#### KUTIPAN SUMBER:
=====
Kastara.ID, Jakarta – Science Film Festival kembali hadir di Indonesia dalam edisi keempat belas, menjangkau siswa-siswi SD sampai SMA di 70 kabupaten/kota secara hybrid mulai 21
Oktober hingga 30 November 2023. Tahun ini, festival yang diinisiasi Goethe-Institut ini
mengusung tema “Agenda Dekade Restorasi Ekosistem dari PBB”. Para siswa-siswi akan
mengeksplorasi pentingnya perlindungan dan pemulihan ekosistem melalui pemutaran film-film internasional yang disertai berbagai eksperimen sains yang menyenangkan.

Science Film Festival di Indonesia akan memutar 18 film dari 12 negara, yakni Afrika Selatan, Amerika Serikat, Argentina, Brazil, Chile, Indonesia, Inggris, Jerman, Kazakhstan, Kolombia, Tanzania, dan Thailand. Film-film yang sudah dikurasi untuk Science Film Festival
dijadwalkan diputar bergantian secara luring di sekolah-sekolah di Jabodetabek, Blitar, Surabaya, Belitung Timur, dan Medan, yang diikuti eksperimen sains.

Sejumlah pusat sains di Jakarta, Bandung, Yogyakarta, serta Pontianak juga turut berpartisipasi menggelar pemutaran dan eksperimen sains secara luring.

Sementara pemutaran film dan demonstrasi eksperimen sains akan berlangsung secara
daring via platform Zoom bagi siswa-siswi di kota-kota selain yang disebutkan di atas,
antara lain di Aceh, Arguni, Bintuni, Dolok Sanggul, Flores Timur, Jayapura, Kefamenanu,
Pematang Siantar, Sidikalang, Sumbawa, Tobelo, Waikabubak, dan masih banyak lagi.

Pada tahun 2023, Science Film Festival menjadi mitra pendukung resmi agenda Dekade
Restorasi Ekosistem dari Perserikatan Bangsa-Bangsa (PBB). Agenda tersebut mengacu
kepada periode 2021 hingga 2030, yang sekaligus merupakan tenggat pencapaian Tujuan Pembangunan Berkelanjutan dan periode yang diyakini para ilmuwan sebagai jendela terakhir untuk mencegah perubahan iklim yang berpotensi membawa bencana.

Restorasi ekosistem berarti membantu ekosistem yang rusak atau hancur untuk kembali pulih, sekaligus melestarikan ekosistem yang masih utuh.

Dr. Stefan Dreyer, Direktur Goethe-Institut Wilayah Asia Tenggara, Australia, dan Selandia
Baru, saat pembukaan pada Sabtu, 21 Oktober 2023 di Plaza Insan Berprestasi, Kantor Kemendikbudristek, Jakarta, menyampaikan bahwa Science Film Festival berkomitmen
menyoroti pentingnya pertimbangan ekosistem dalam pengelolaan lahan, air, dan sumber
daya hayati secara terpadu. Tak hanya itu, komitmen ini juga menggarisbawahi kebutuhan
mendesak untuk meningkatkan upaya mengatasi penggurunan, degradasi lahan, erosi dan kekeringan, kehilangan keanekaragaman hayati, dan kelangkaan air.
=====
#### LATIHAN SINGKAT 1:
Ringkaslah dalam bentuk daftar paragraf dalam kutipan sumber di atas yang diawali dengan "Science Film Festival di Indonesia akan memutar 18 film", tanpa menghilangkan fakta utamanya.
#### LATIHAN SINGKAT 2:
Berdasarkan kutipan sumber, jelaskan dalam satu sampai tiga kalimat alasan periode 2021 hingga 2030 dianggap penting.
#### LATIHAN SINGKAT 3:
Menurut kutipan sumber, di mana pembukaan festival pada Sabtu, 21 Oktober 2023 diselenggarakan?
=====
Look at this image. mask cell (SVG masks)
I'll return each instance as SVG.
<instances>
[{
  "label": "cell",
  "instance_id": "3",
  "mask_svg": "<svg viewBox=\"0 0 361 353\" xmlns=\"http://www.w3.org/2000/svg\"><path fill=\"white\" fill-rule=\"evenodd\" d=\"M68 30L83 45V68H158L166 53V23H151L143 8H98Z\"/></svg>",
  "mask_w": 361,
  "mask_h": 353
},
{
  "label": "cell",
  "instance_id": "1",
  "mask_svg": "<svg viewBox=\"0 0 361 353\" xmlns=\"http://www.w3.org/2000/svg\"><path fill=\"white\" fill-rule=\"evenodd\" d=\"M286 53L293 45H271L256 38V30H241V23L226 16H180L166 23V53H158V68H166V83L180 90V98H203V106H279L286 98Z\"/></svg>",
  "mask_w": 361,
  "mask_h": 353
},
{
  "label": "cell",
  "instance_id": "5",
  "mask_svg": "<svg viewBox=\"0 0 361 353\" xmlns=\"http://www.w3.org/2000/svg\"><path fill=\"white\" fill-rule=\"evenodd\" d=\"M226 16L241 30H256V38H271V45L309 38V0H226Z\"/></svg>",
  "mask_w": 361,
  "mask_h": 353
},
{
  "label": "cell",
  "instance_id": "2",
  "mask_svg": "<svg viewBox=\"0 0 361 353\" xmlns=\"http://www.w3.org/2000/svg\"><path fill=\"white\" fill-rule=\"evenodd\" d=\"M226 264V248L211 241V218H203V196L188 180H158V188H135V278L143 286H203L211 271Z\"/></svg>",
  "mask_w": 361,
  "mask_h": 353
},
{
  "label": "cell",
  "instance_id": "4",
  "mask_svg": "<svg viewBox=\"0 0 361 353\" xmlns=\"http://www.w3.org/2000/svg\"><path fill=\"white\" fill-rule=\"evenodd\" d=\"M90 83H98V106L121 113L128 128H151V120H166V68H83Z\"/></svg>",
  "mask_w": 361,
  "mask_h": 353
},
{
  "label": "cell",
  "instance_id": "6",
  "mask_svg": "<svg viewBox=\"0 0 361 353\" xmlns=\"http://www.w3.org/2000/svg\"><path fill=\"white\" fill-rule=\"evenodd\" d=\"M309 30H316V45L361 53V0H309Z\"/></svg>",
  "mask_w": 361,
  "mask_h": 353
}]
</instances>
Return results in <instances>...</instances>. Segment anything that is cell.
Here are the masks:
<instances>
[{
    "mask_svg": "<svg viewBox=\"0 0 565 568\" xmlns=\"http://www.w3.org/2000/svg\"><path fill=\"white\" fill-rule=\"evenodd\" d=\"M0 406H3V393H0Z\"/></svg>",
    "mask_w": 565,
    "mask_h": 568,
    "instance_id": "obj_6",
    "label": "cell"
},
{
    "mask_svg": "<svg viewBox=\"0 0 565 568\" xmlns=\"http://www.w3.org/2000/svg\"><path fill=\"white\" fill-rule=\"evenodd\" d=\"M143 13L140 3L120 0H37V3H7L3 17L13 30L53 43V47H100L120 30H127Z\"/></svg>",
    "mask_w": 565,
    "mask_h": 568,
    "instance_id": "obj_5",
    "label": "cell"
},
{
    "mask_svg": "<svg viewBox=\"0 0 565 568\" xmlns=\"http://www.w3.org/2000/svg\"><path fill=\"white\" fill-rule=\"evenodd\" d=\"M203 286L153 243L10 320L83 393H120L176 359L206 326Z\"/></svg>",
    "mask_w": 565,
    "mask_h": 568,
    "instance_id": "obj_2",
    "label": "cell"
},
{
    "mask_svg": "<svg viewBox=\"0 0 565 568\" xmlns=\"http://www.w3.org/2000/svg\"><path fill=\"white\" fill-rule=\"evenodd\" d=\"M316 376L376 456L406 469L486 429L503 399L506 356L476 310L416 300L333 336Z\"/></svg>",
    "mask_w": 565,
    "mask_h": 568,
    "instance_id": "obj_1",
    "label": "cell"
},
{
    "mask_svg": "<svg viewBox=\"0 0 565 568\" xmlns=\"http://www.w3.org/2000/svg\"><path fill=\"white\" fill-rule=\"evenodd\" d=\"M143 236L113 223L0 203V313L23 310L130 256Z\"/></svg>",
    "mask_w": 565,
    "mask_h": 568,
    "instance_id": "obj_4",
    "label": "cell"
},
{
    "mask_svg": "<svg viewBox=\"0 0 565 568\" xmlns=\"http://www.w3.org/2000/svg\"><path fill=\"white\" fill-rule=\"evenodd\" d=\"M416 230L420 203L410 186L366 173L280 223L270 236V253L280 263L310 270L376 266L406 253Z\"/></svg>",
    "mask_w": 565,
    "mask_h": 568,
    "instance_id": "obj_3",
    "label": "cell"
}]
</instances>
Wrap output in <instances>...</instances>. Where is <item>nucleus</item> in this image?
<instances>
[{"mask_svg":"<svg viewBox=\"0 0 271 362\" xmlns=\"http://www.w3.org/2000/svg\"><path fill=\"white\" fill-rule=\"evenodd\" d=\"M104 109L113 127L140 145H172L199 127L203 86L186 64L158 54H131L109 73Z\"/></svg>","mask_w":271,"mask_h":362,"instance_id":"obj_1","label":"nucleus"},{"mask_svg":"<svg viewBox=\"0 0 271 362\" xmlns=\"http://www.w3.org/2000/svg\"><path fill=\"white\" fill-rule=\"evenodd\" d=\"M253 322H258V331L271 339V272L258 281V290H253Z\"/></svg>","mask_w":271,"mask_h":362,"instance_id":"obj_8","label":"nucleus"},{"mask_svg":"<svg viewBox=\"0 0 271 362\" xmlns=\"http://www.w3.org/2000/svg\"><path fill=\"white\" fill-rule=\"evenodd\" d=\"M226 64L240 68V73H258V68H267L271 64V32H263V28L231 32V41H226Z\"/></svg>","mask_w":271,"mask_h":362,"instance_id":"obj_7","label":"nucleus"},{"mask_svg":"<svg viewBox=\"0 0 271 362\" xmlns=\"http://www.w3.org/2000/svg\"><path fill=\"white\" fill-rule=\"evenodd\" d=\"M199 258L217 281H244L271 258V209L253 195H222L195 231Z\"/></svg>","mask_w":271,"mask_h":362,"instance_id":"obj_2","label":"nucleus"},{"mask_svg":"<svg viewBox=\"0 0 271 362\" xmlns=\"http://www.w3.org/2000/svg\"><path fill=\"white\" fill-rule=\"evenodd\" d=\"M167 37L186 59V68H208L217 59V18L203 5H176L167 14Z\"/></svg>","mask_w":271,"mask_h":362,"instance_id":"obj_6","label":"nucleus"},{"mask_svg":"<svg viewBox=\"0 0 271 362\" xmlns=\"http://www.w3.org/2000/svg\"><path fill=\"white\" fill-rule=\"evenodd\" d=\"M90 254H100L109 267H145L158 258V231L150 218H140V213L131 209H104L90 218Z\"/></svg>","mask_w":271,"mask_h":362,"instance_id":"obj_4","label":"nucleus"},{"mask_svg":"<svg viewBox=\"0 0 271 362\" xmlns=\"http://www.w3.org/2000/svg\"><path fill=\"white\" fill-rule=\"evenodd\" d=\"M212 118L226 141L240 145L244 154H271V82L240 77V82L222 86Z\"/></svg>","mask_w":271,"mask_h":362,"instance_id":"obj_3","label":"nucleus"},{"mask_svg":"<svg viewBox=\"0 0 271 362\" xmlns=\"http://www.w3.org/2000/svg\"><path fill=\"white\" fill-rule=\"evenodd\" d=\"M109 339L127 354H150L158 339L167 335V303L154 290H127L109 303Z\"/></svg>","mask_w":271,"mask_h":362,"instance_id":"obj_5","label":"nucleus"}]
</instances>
=====
#### JAWABAN 1:
- Festival memutar 18 film dari 12 negara: Afrika Selatan, Amerika Serikat, Argentina, Brazil, Chile, Indonesia, Inggris, Jerman, Kazakhstan, Kolombia, Tanzania, dan Thailand.
- Film-film yang sudah dikurasi diputar bergantian secara luring di sekolah-sekolah di Jabodetabek, Blitar, Surabaya, Belitung Timur, dan Medan.
- Setiap pemutaran diikuti eksperimen sains.

#### JAWABAN 2:
Periode 2021 hingga 2030 merupakan tenggat pencapaian Tujuan Pembangunan Berkelanjutan. Para ilmuwan juga meyakini periode ini sebagai jendela terakhir untuk mencegah perubahan iklim yang berpotensi membawa bencana.

#### JAWABAN 3:
Di Plaza Insan Berprestasi, Kantor Kemendikbudristek, Jakarta.